Sunday, February 28, 2010

" Welcome to the disposable world: a world of customized destinies, governed by the inaccessible mechanism of an economy that, like science, is developing in a state of complete autonomy with respect to lived reality." (pg.80).

I understand that the 'inaccessible mechanism' as a relation to the oscillation of value, but what exact kind of mechanism is Bourriaud hinting at?

I would like to know if my fellow grads feel that 'our modernity is developing on the basis of this collapse of the long term'? (85)

Bourriaud states that the current era has no master narrative and that the prevalent or visible player is a semionaut: a creator of paths in a landscape of signs. Bourriaud portrays the semionaut as a contemporary figure not yet seen in the history of art. However Christine Buci-Glucksmann, in Allen Weiss' Mirrors of Infinity, explains baroque spatiality:

"In opposition to the homogeneous, geometric and substantialist Cartesian space, the open and serial baroque spatiality, with its development and metamorphosis of forms, proceeds by overlapping, coexistence, the play of light and force, the engendering of beings by means of the serpentine line and ellipse.
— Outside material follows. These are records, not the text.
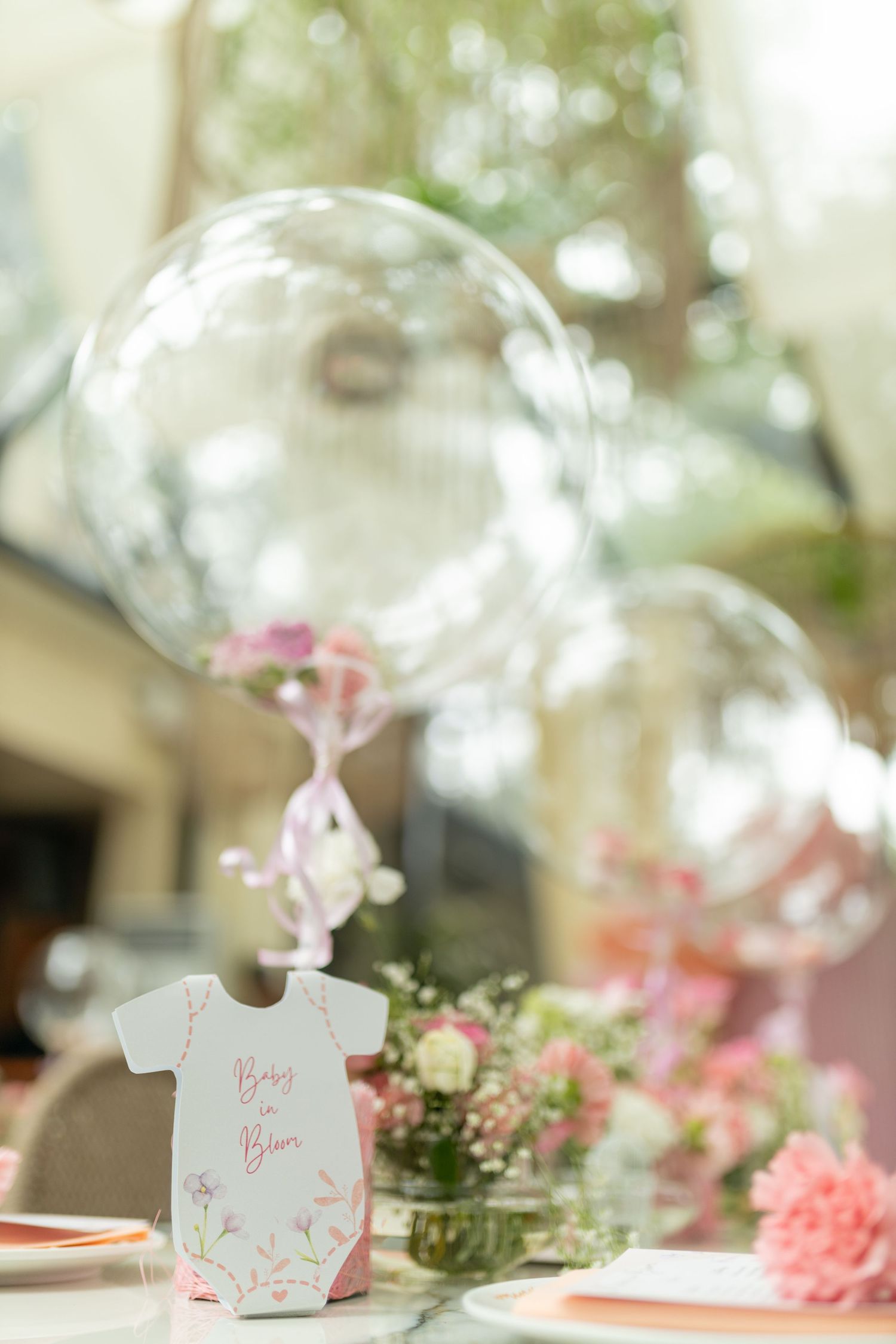 Baby in Bloom baby shower table decor with clear bubble balloons, pink floral arrangements, and onesie-shaped place cards.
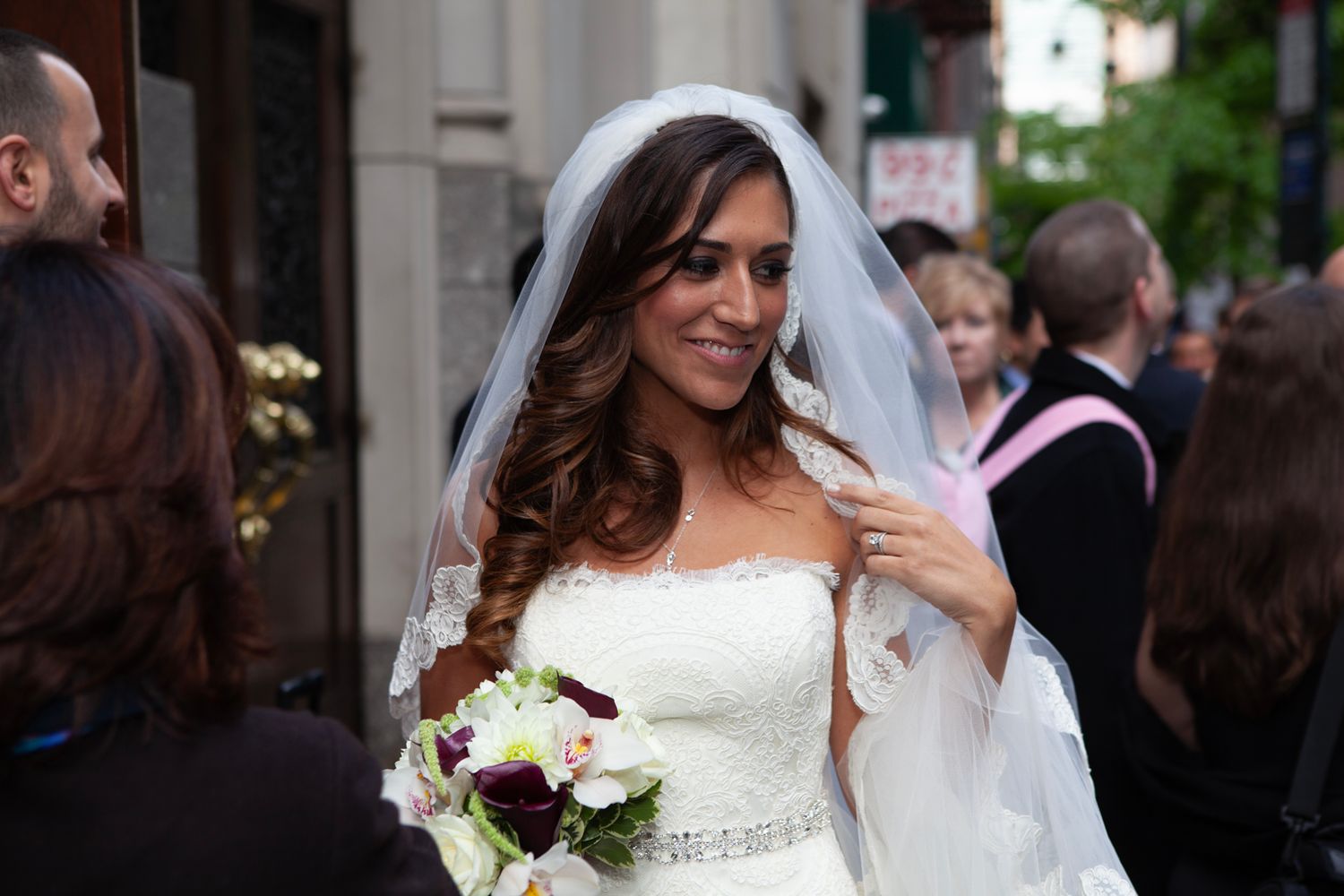 Bride in white dress holding red and white bouquet at outdoor ceremony.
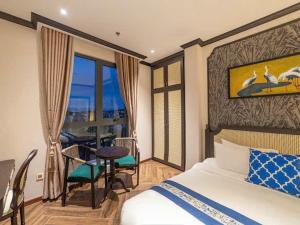 Кровать или кровати в номере Brics Boutique Dalat +78 фотографий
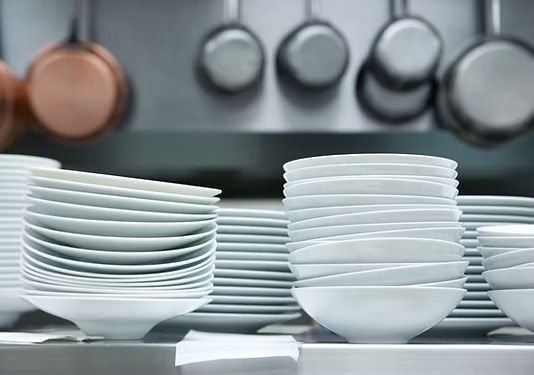 Montones de platos y cuencos blancos reposan sobre una encimera de cocina de acero inoxidable, con sartenes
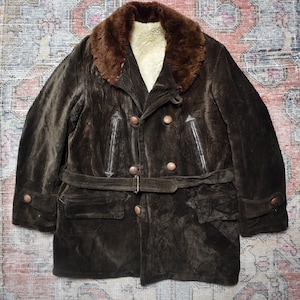 Puede incluir: Un abrigo vintage de pana marrón con cuello de piel sintética y cinturón en la cintura. El abrigo cruzado presenta botones grandes, bolsillos y detalles de cuero. Una prenda de abrigo clásica.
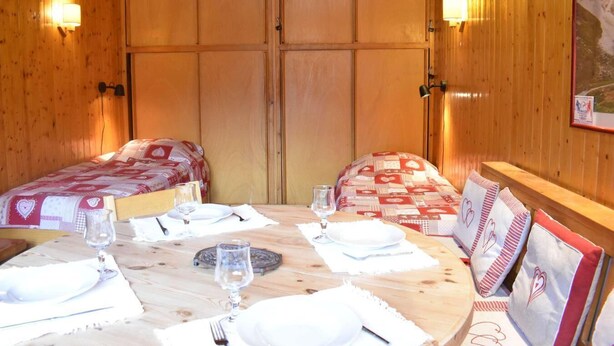 Una habitación acogedora de madera con dos camas, una mesa de comedor preparada para dos personas y un cuadro en la pared.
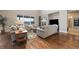 Spacious living room featuring hardwood floors, a fireplace, and ample natural light at 17452 W 83Rd Pl, Arvada, CO 80007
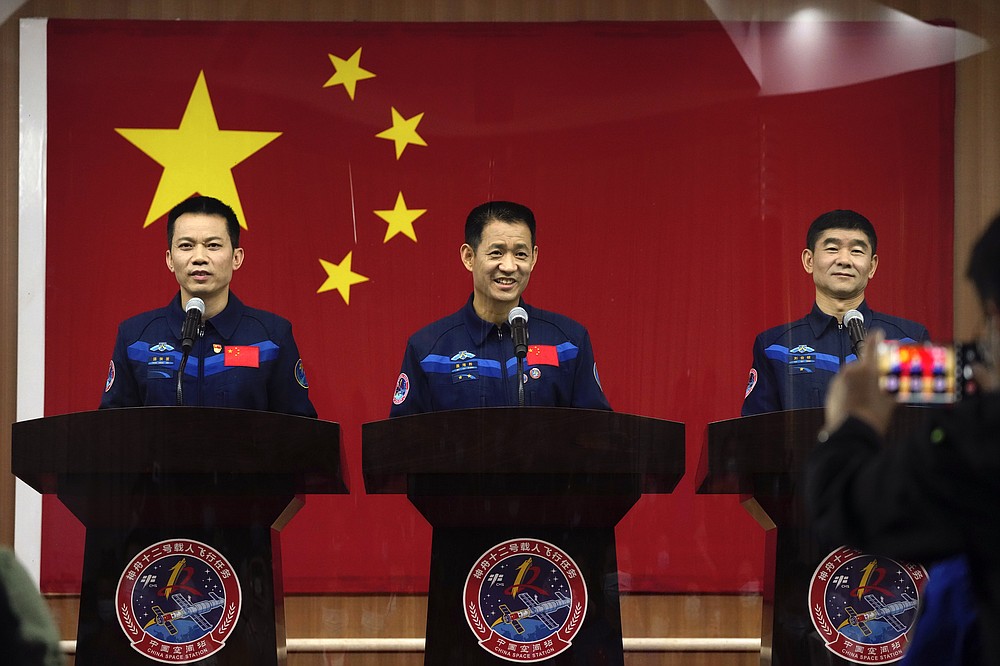 Chinese astronauts, from left, Tang Hongbo, Nie Haisheng, and Liu Boming attend a press conference at the Jiuquan Satellite Launch Center ahead of the Shenzhou-12 launch from Jiuquan in northwestern China, Wednesday, June 16, 2021. China plans on Thursday to launch three astronauts onboard the Shenzhou-12 spaceship, who will be the first crew members to live on China's new orbiting space station Tianhe, or Heavenly Harmony from the Jiuquan Satellite Launch Center in northwest China. (AP Photo/Ng Han Guan)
These are the traits of a topological space which is precisely oblivious to the identification and fixed localization of objects at rest." (23)

Does not this entire paragraph, especially this last sentence, hint at the support structure behind the culture/space in which translation, altermodernism and the semionaut function in? 'Serial baroque spatiality' principles are those that can 'mingle and multiply by means of combination. . . .[there is] constant multiplication' in the baroque as Bourriaud says there is for altermodernism.(83) However this is true than those fundamental principles of art history oscillating from classical to baroque still hold sway and thus the radicant world shares a link with the radical.

Last week in class we discussed whether using material not our own was ethical. Many seemed to believe there was nothing wrong with it whether you had the permission of the artist or not. However what about artists such as Kendell Greeves who acknowledges that his work stems from 'pure theft' of others (mainly corporate) material? There is no hiding behind patents or public material. There is an acknowledgement of theft, which becomes part if not all of the content of the work. This, is innately activist art, is it not?